最近、たまたま、
- 2019-04-28「年金加入期間が延長される?」
- 2019-04-30「定年,定年後,アーリーリタイア」
- 2019-05-12「公務員の定年が65歳に?」
と、続けて投稿しましたが、5/15から5/16にかけて、次のような報道がありました。
70歳雇用、企業に努力義務
~政府、起業支援など7項目~
- 政府は15日、希望する高齢者が70歳まで働けるようにするための高年齢者雇用安定法改正案の骨格を発表。
- 企業の選択肢として7項目を挙げた。
- 70歳まで定年を延長するだけでなく、他企業への再就職の実現や起業支援も促す。
- 企業は努力義務として取り組まなければならなくなる。
「人生100年時代」「一億総活躍社会」「生涯現役社会」...。
この流れの新たな施策でしょう。
おそらく、反対意見は少ないと想像します。
とりあえず注目すべき点は、「企業の選択肢として7項目を挙げた」点です。
「7項目」については、次のリンクで確認できます。
以下、私の雑感です。
現行法:
次の1~3のいずれかの選択により、希望する社員の全員を、企業は65歳まで雇用する義務がある。
- 定年延長(定年年齢の引き上げ)
この数年で定年を65歳に延長した企業や、もともと65歳(以上)の企業は、経営者が従業員とその家族のことを大事に思っている、素晴らしい会社だと推察します。または、外資100%で、本国の人事制度に倣っているのかもしれません。 - 定年廃止
「1. 定年延長」よりもさらに、経営者が従業員とその家族のことを大事に思っている、もっとも素晴らしい会社だと思います。高齢者が働きやすい仕組みと、若手・中堅社員に不満を感じさせない仕組みなど、老若のバランスが取れた人事制度を構築できているのかもしれませんね。または、1.と同じく、外資100%で、本国の人事制度に倣っているのかもしれません。 - 契約社員や嘱託などによる再雇用
これを選んできた会社(経営者および人事部)は、1.や2.と異なり「普通の会社」です。この選択を批判する気はありませんが、以前書いたように、定年後に再雇用される契約社員は、激減する給与や、望まない職場への配置転換、後輩世代からの冷たい視線、ほぼゼロになる発言力や影響力、等々を仕方なく受け入れて、(私が感じる限りにおいては)元気なく働くことになります。
法改正で実現?:
企業の義務ではなく「努力義務」とする方向。
上の3つは、これまでの65歳を70歳に引き上げることを「努力義務」とするものです(「定年廃止」は、定年そのものがなくなるので意味合いが少し違いますが)。

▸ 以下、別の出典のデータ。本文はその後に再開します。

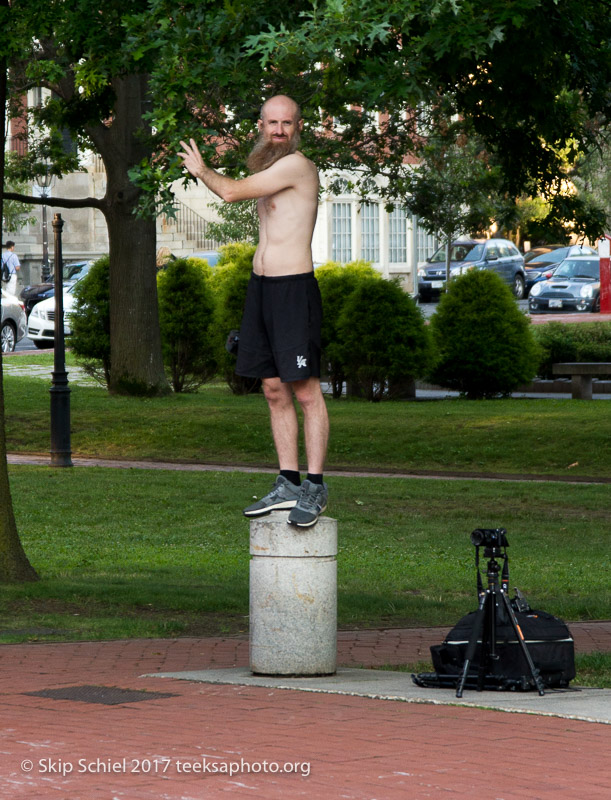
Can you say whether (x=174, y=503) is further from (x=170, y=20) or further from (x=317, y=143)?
(x=317, y=143)

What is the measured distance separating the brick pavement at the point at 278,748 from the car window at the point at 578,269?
35534mm

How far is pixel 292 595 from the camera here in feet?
24.3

下の4つが新たに「努力義務」の選択肢として企業に課される方向のようです。
1.と2.は、今でもできていない「普通の会社」には難しいでしょう。
3.は、厳しい要件を満たす(いわゆる超バリバリの)人だけを対象に、すでに実施している「普通の会社」もあります。ただ、「希望者全員」ではないので、改正法に対応できるとはいえないでしょう。
4.は、会社が職業紹介(人材紹介)事業者と契約して、「ご希望の方はご利用ください」と告知して終わりそうですね。

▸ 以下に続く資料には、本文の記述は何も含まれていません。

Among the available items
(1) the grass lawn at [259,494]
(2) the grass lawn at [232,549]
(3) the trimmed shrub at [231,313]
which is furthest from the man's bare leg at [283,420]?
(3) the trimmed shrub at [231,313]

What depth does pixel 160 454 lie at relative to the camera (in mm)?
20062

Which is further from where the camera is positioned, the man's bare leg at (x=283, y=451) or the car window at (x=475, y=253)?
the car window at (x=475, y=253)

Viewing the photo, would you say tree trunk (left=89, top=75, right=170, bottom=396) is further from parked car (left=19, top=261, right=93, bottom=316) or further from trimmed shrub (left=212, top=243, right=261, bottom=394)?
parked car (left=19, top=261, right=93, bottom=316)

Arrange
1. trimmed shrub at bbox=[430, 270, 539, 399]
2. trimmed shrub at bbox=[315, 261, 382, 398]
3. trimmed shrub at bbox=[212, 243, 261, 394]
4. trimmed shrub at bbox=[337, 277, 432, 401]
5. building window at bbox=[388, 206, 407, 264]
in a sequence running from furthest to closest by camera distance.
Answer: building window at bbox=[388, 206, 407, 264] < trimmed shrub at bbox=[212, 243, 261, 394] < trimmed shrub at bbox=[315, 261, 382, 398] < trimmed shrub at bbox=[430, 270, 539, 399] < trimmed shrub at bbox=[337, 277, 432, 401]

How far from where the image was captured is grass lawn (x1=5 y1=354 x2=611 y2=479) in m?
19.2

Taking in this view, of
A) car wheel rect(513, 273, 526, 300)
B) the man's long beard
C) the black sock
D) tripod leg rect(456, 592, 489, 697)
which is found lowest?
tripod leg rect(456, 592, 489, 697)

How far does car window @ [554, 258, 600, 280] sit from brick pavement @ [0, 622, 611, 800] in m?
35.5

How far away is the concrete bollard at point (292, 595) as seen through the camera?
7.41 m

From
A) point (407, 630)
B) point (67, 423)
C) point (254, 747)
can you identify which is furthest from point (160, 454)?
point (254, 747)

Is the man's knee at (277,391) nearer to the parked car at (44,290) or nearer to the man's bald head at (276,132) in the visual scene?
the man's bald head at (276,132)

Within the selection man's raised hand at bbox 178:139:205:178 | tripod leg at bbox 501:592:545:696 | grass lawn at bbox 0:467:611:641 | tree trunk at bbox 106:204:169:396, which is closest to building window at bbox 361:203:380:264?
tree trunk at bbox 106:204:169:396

5.は、金額はともかく、「フリーランス進路選択支援金」制度のようなものを作って終わりそうですね。一種の退職金です。
6.は難しいです。社員がその会社で得たスキルや知識が老後の起業に適しているかどうかによって、つまりその会社の業種や、その人の業務経歴・専門分野によって異なるのでしょうね。60代後半で起業を希望し、かつ、起業に向くタイプの人がどれだけいるのかにもよるでしょう。
7.はよくわかりません。5.と同じく、会社がお金を出して終わり、という印象です。
- 「アーリーリタイア」どころか、「定年(60歳)リタイア」でさえ、周りから白い目で見られる時代が来る のかもしれません...(家族からも)。
- 日本に対してゴールポストを動かし続ける国があります。それとは別次元のテーマですが、日本の会社員・公務員にとってのゴールポストである「定年」、あるいは「完全リタイアメント」が、どんどん先に逃げていく気がします...。